Saved entries:
=-=-=

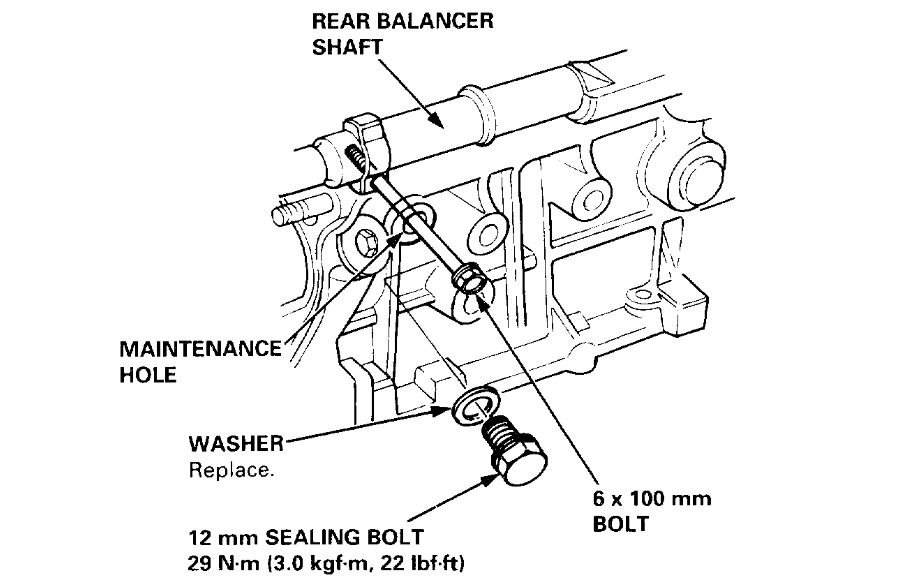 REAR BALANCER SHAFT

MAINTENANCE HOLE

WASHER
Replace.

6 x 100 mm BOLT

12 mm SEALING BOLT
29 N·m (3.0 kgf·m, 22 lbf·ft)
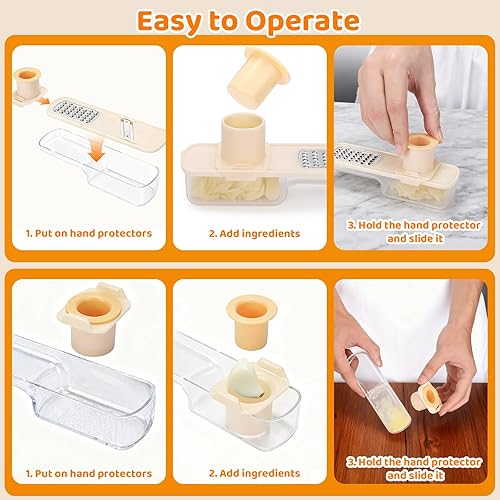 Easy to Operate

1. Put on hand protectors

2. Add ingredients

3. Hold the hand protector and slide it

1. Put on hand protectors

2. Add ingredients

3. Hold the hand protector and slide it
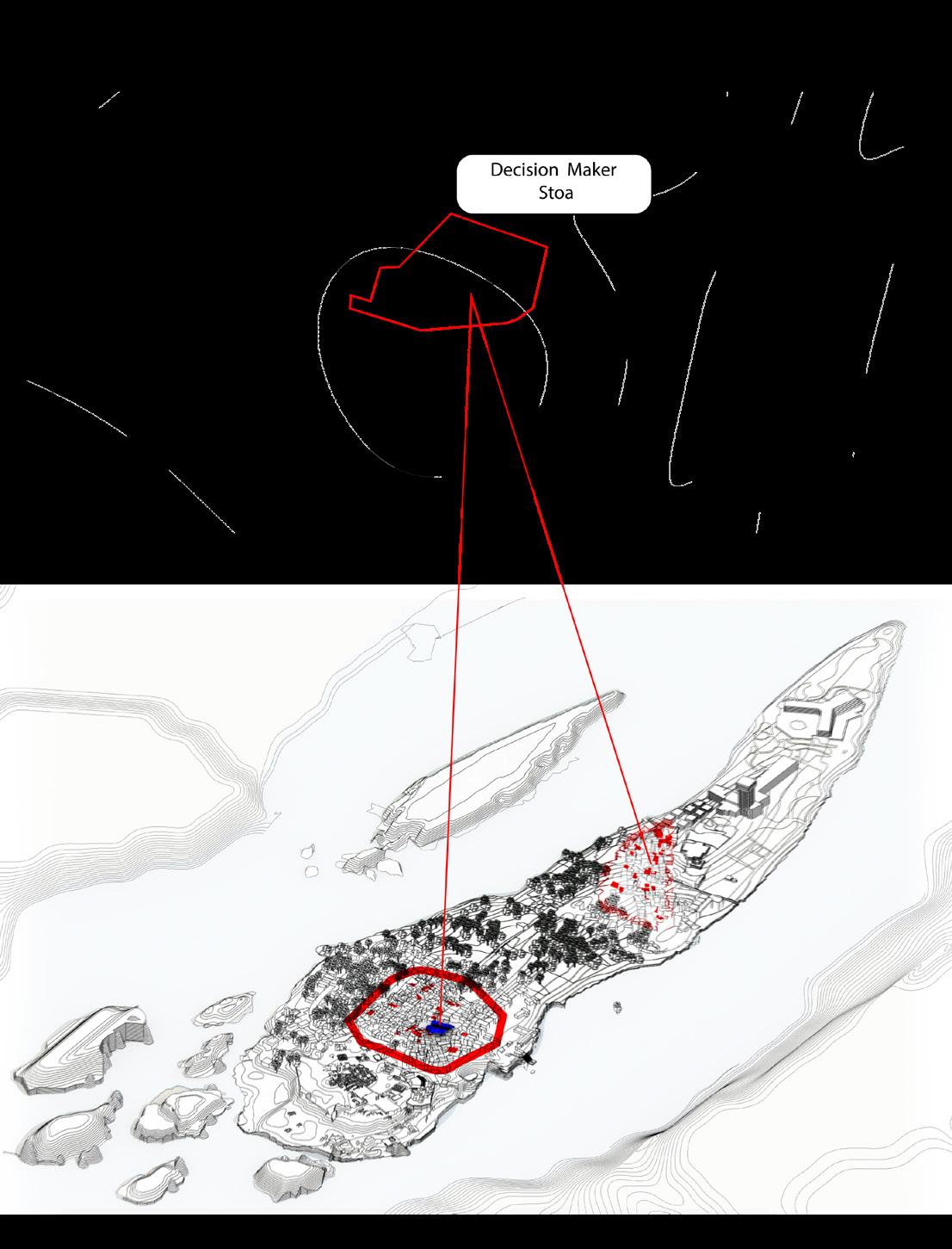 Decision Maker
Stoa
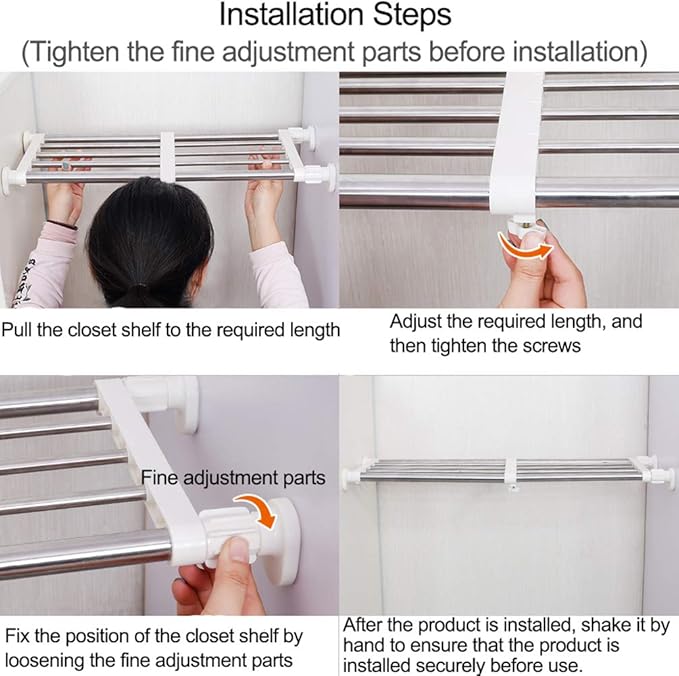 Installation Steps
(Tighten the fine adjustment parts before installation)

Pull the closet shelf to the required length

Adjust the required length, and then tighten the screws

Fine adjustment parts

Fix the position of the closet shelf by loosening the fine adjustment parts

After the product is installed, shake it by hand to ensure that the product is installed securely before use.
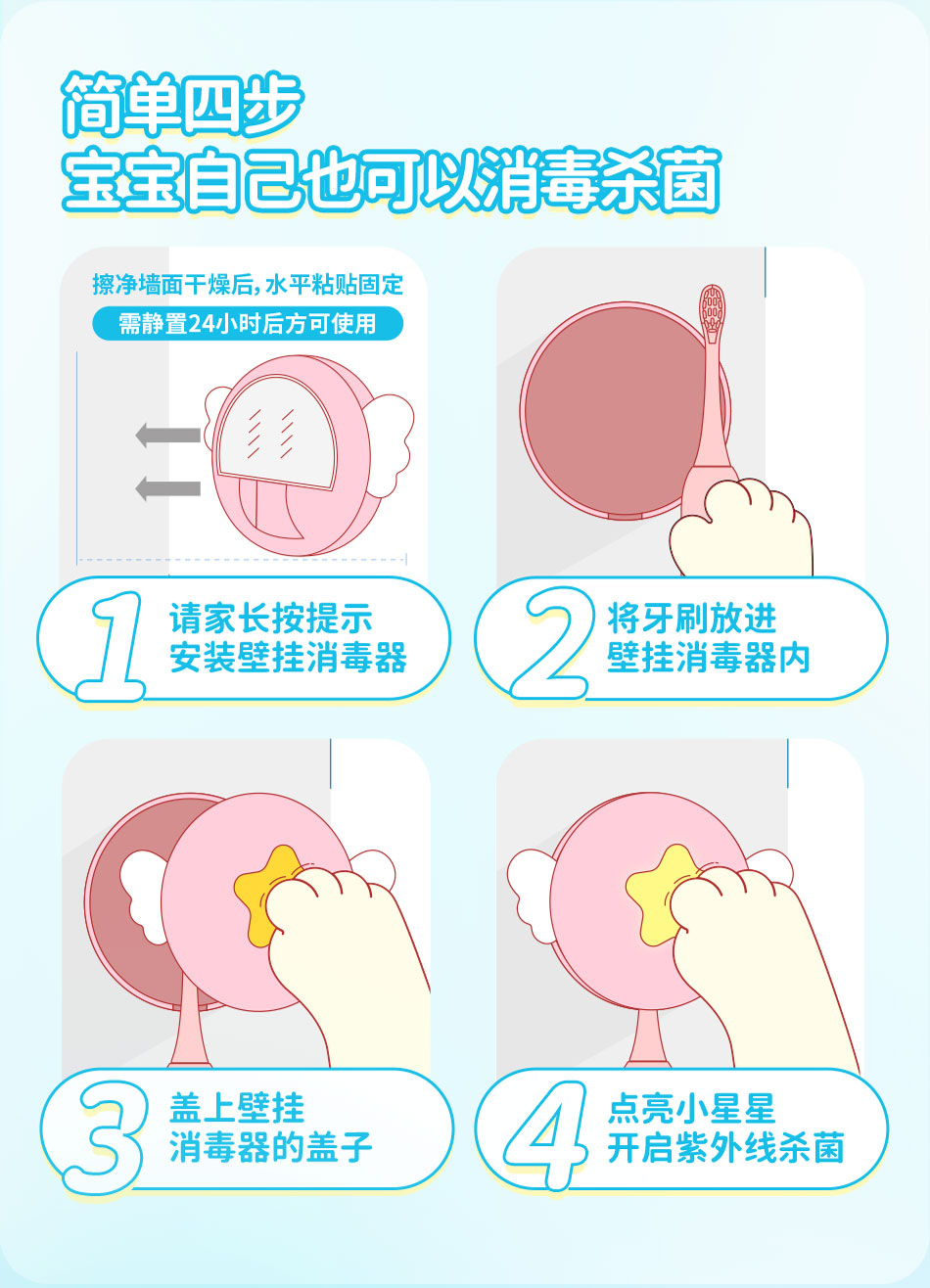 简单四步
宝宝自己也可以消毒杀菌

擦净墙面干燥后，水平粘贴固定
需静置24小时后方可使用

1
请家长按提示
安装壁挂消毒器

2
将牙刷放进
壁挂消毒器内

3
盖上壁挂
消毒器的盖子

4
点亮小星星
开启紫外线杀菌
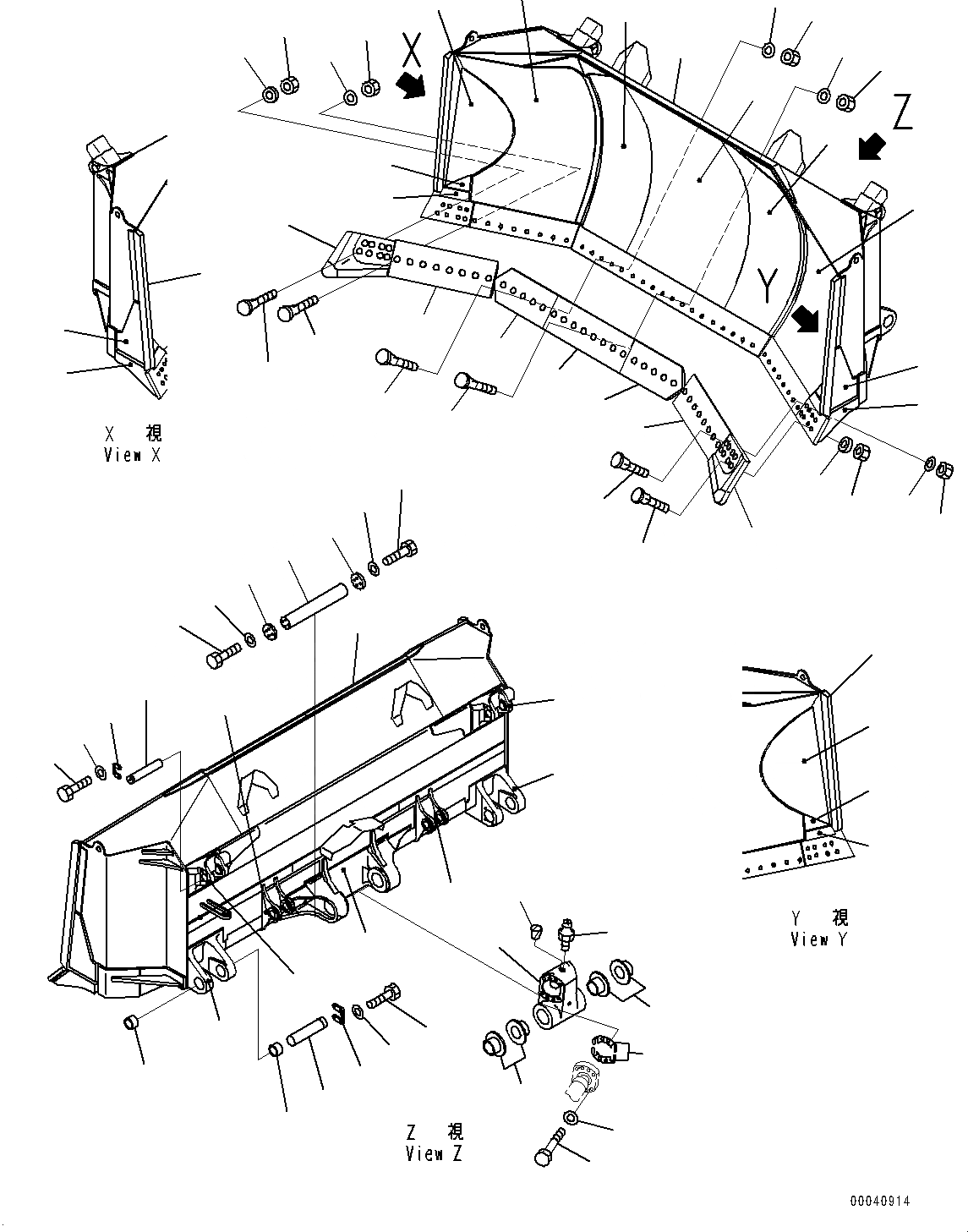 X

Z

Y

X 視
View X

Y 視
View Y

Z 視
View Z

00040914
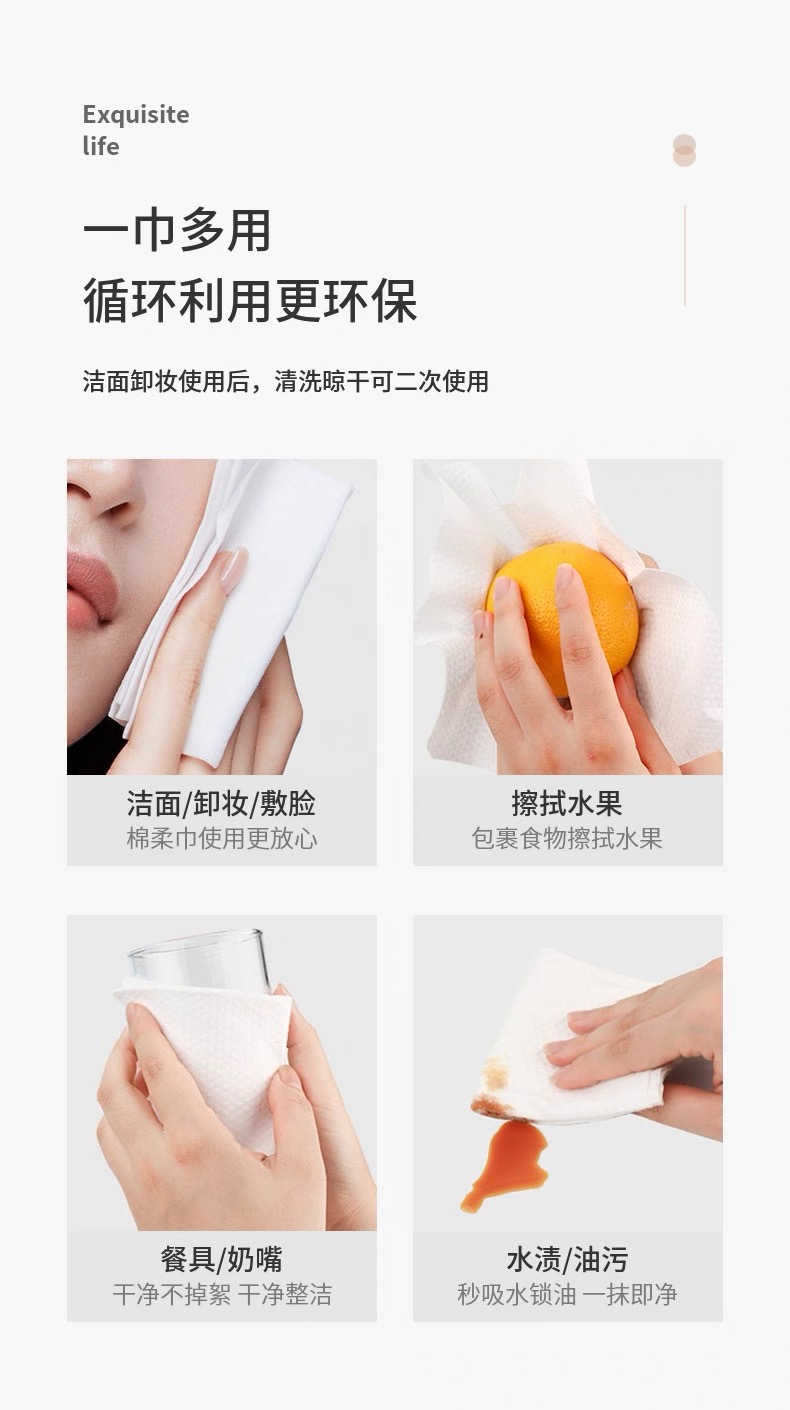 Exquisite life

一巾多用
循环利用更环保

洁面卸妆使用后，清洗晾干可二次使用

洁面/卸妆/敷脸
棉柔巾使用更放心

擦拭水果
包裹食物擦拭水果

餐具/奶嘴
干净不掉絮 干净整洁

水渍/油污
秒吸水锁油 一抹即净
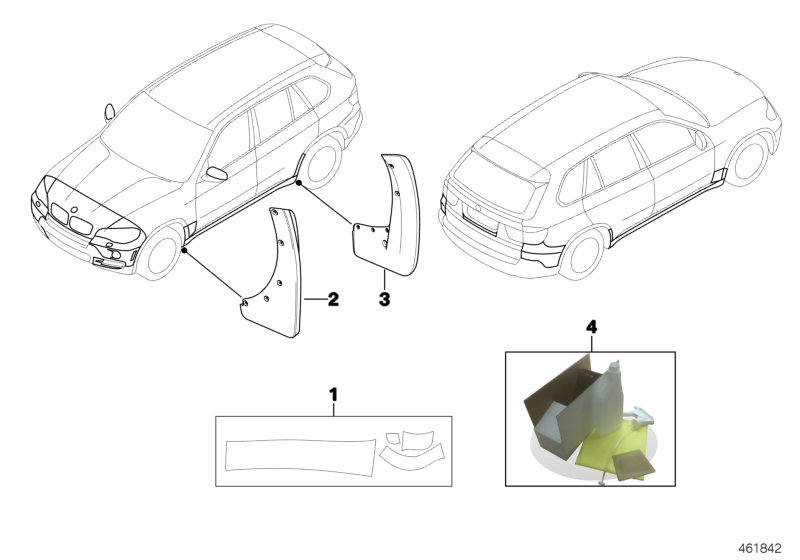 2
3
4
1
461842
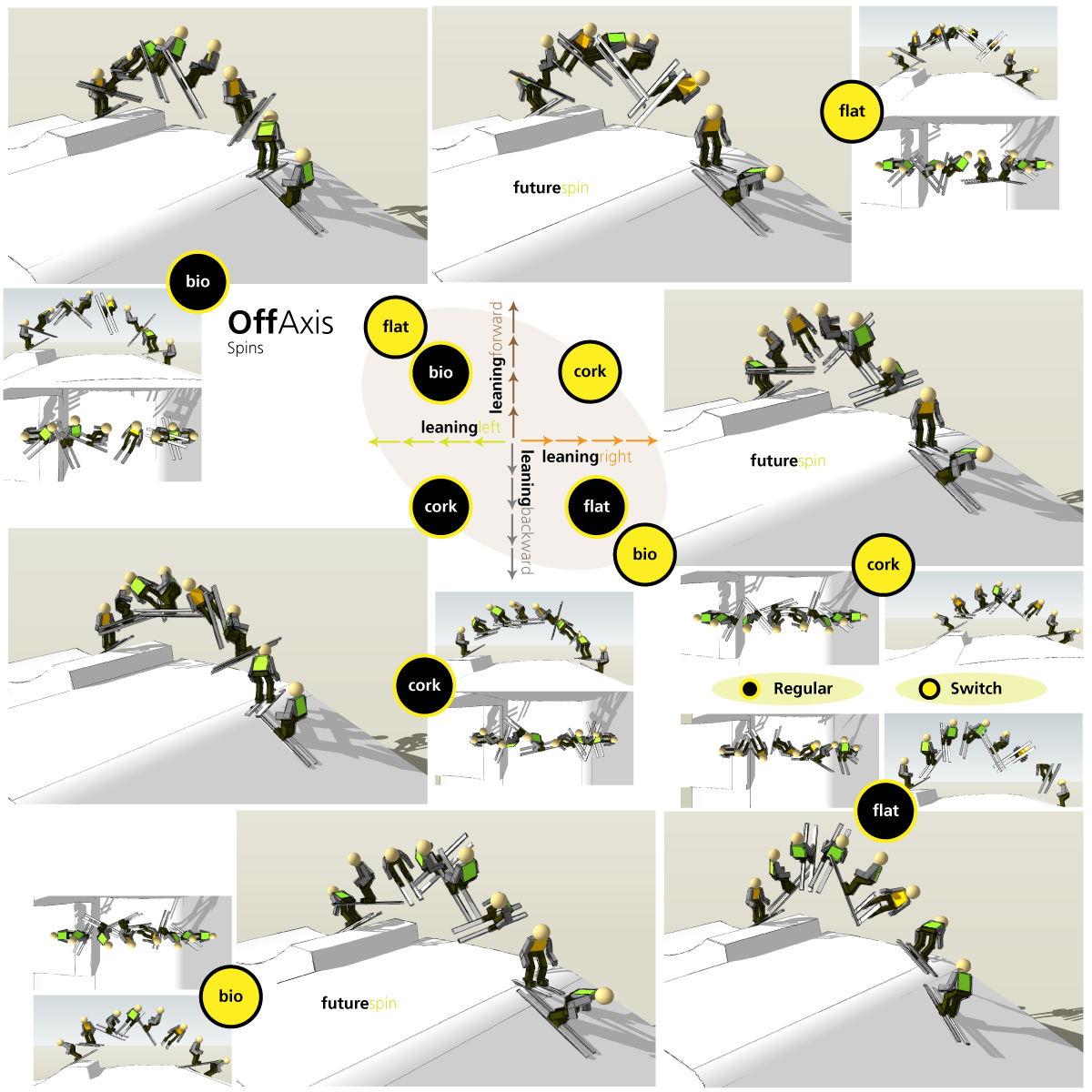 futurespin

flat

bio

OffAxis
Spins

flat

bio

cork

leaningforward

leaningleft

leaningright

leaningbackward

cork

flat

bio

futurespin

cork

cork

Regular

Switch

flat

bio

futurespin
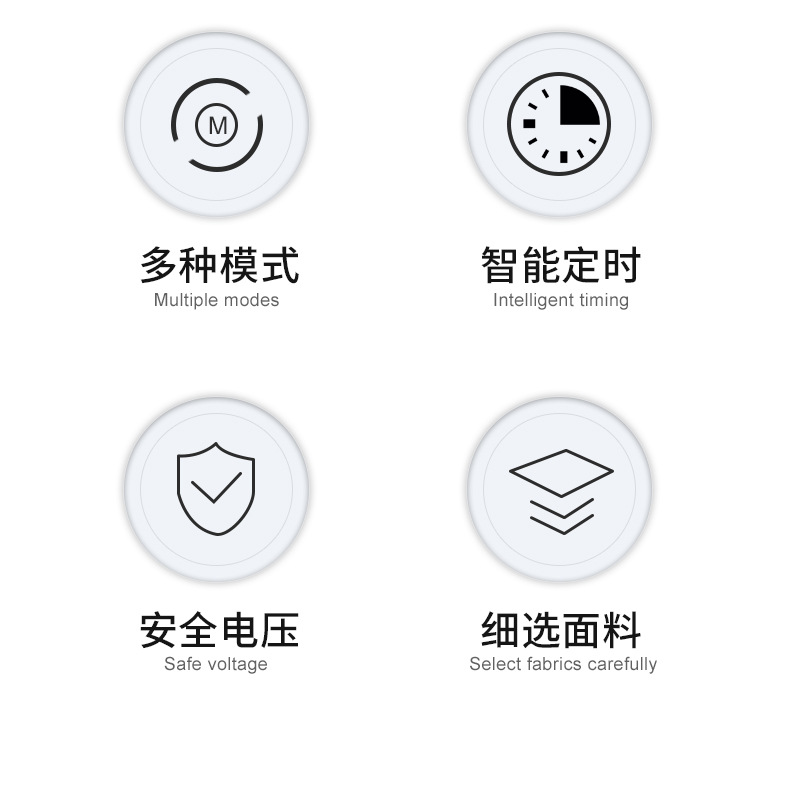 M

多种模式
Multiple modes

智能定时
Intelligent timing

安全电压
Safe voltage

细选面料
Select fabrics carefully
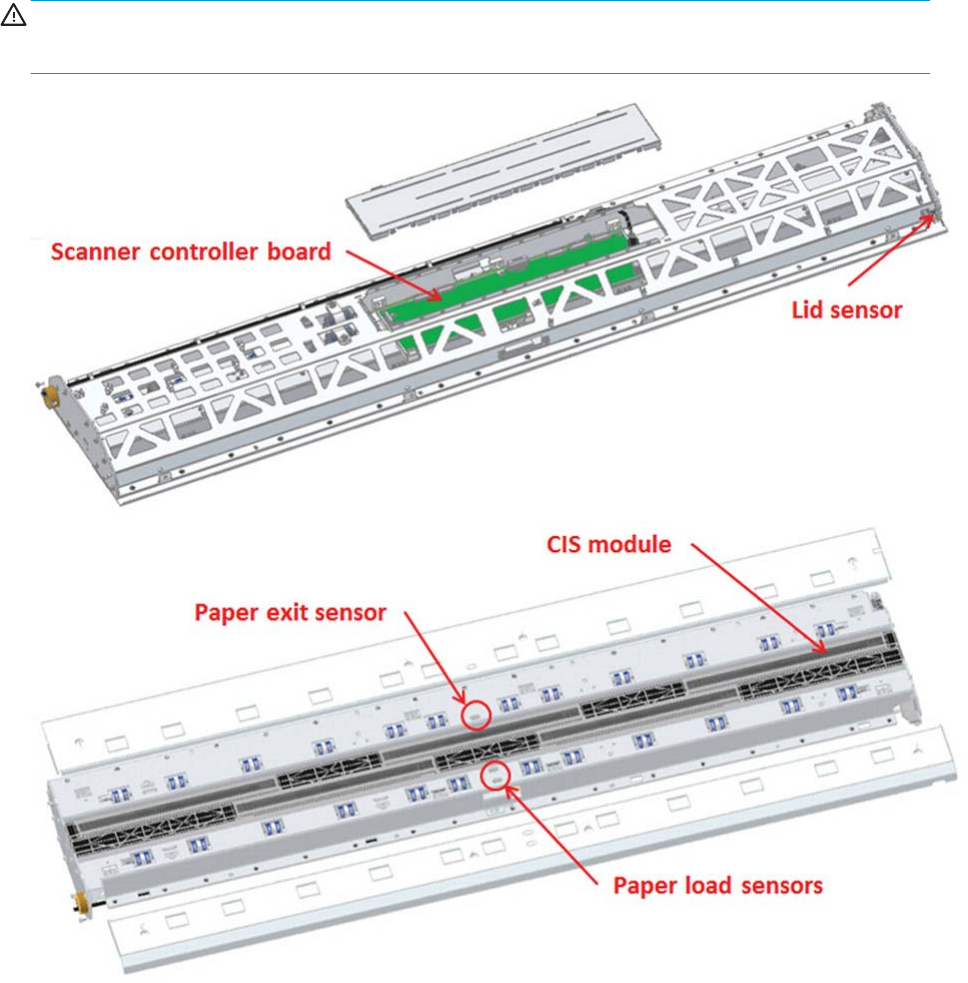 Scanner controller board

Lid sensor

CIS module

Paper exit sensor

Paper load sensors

=-=-=

— Task description —
Repeat all the data as it stands, dropping any images it holds.

— Answer area —
 REAR BALANCER SHAFT

MAINTENANCE HOLE

WASHER
Replace.

6 x 100 mm BOLT

12 mm SEALING BOLT
29 N·m (3.0 kgf·m, 22 lbf·ft)
 Easy to Operate

1. Put on hand protectors

2. Add ingredients

3. Hold the hand protector and slide it

1. Put on hand protectors

2. Add ingredients

3. Hold the hand protector and slide it
 Decision Maker
Stoa
 Installation Steps
(Tighten the fine adjustment parts before installation)

Pull the closet shelf to the required length

Adjust the required length, and then tighten the screws

Fine adjustment parts

Fix the position of the closet shelf by loosening the fine adjustment parts

After the product is installed, shake it by hand to ensure that the product is installed securely before use.
 简单四步
宝宝自己也可以消毒杀菌

擦净墙面干燥后，水平粘贴固定
需静置24小时后方可使用

1
请家长按提示
安装壁挂消毒器

2
将牙刷放进
壁挂消毒器内

3
盖上壁挂
消毒器的盖子

4
点亮小星星
开启紫外线杀菌
 X

Z

Y

X 視
View X

Y 視
View Y

Z 視
View Z

00040914
 Exquisite life

一巾多用
循环利用更环保

洁面卸妆使用后，清洗晾干可二次使用

洁面/卸妆/敷脸
棉柔巾使用更放心

擦拭水果
包裹食物擦拭水果

餐具/奶嘴
干净不掉絮 干净整洁

水渍/油污
秒吸水锁油 一抹即净
 2
3
4
1
461842
 futurespin

flat

bio

OffAxis
Spins

flat

bio

cork

leaningforward

leaningleft

leaningright

leaningbackward

cork

flat

bio

futurespin

cork

cork

Regular

Switch

flat

bio

futurespin
 M

多种模式
Multiple modes

智能定时
Intelligent timing

安全电压
Safe voltage

细选面料
Select fabrics carefully
 Scanner controller board

Lid sensor

CIS module

Paper exit sensor

Paper load sensors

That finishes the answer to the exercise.